▶ **INPUT FOR THIS TASK**
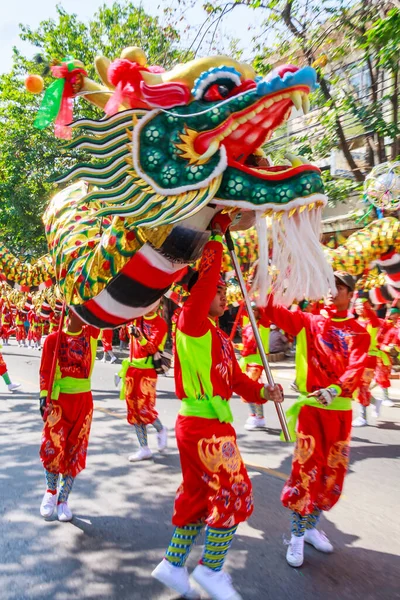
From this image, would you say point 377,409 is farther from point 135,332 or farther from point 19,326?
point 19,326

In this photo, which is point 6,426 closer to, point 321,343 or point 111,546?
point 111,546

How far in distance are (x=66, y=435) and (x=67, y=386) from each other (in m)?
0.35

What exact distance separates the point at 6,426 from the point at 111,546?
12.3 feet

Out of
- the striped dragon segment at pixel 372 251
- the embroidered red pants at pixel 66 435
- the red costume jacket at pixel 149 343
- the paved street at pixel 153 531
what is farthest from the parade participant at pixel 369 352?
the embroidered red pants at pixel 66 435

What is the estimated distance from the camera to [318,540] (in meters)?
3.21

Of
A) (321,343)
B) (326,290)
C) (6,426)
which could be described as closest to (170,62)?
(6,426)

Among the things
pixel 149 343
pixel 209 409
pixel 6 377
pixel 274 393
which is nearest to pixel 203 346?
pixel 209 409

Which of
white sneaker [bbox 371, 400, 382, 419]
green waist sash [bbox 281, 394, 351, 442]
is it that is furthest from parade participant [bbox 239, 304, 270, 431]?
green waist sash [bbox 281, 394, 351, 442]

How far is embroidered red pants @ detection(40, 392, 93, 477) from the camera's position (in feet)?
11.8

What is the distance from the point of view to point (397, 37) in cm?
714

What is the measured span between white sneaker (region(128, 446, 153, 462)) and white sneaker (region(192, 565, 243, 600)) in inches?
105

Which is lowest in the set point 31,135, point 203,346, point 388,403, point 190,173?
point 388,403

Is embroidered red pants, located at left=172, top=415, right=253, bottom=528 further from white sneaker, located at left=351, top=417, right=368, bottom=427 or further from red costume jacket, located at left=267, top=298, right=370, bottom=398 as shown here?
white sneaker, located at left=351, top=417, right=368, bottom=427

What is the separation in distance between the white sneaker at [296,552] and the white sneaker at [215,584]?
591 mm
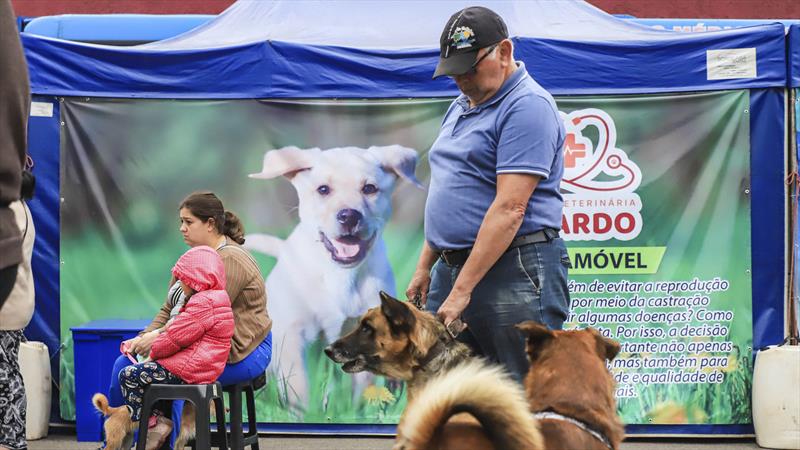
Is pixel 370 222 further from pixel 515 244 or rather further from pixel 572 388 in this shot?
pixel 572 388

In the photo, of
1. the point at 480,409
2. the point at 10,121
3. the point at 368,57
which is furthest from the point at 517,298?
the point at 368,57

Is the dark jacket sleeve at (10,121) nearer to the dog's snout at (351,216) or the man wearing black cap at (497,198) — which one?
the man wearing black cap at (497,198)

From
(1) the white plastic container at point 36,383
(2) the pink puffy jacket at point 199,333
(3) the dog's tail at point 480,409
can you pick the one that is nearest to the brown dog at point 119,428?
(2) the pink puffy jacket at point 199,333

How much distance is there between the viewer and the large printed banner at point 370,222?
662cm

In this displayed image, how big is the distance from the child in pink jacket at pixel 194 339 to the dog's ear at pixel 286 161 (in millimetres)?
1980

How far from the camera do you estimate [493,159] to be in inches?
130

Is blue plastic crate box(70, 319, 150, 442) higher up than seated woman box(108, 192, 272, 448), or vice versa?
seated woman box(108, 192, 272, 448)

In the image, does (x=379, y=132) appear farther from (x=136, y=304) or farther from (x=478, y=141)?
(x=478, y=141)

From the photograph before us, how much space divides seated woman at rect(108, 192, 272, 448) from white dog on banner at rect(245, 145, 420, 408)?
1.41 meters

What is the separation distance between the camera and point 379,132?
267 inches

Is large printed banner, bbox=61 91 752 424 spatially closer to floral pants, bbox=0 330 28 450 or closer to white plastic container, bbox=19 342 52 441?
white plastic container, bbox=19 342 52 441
--
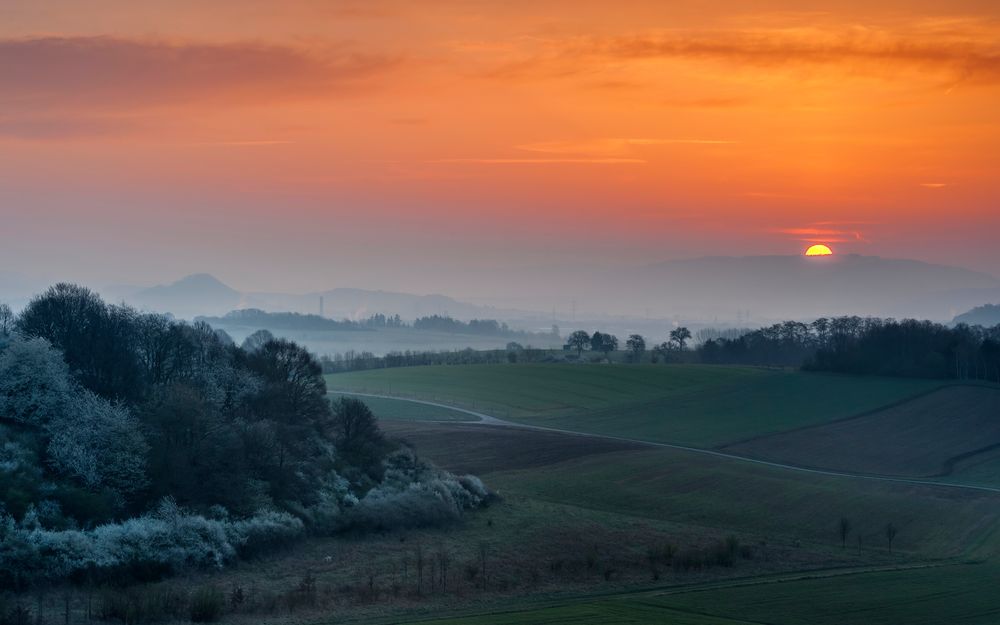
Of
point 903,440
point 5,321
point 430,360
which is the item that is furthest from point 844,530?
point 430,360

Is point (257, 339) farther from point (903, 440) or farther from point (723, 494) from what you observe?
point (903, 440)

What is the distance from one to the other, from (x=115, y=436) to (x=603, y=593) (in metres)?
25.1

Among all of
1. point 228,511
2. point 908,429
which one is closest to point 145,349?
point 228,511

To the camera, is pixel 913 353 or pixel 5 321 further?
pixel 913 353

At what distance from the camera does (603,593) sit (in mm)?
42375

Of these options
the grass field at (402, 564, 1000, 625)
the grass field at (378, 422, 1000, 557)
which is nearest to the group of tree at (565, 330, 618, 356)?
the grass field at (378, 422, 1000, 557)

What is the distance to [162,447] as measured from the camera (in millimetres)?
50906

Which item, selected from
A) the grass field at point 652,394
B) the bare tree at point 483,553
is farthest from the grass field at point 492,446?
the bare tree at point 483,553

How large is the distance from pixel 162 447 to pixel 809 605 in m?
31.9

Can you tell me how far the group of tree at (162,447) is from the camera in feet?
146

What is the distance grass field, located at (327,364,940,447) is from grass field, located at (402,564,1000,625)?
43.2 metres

▶ **EXERCISE DIRECTIONS**
Copy out every line of the items above that contains the word "feet".

▶ **COMPLETE RESPONSE**
12.3 feet
How far is embroidered red pants @ detection(40, 392, 93, 477) from the camera's position (in feet)?
Can you tell me how far the group of tree at (162,447) is from the camera in feet?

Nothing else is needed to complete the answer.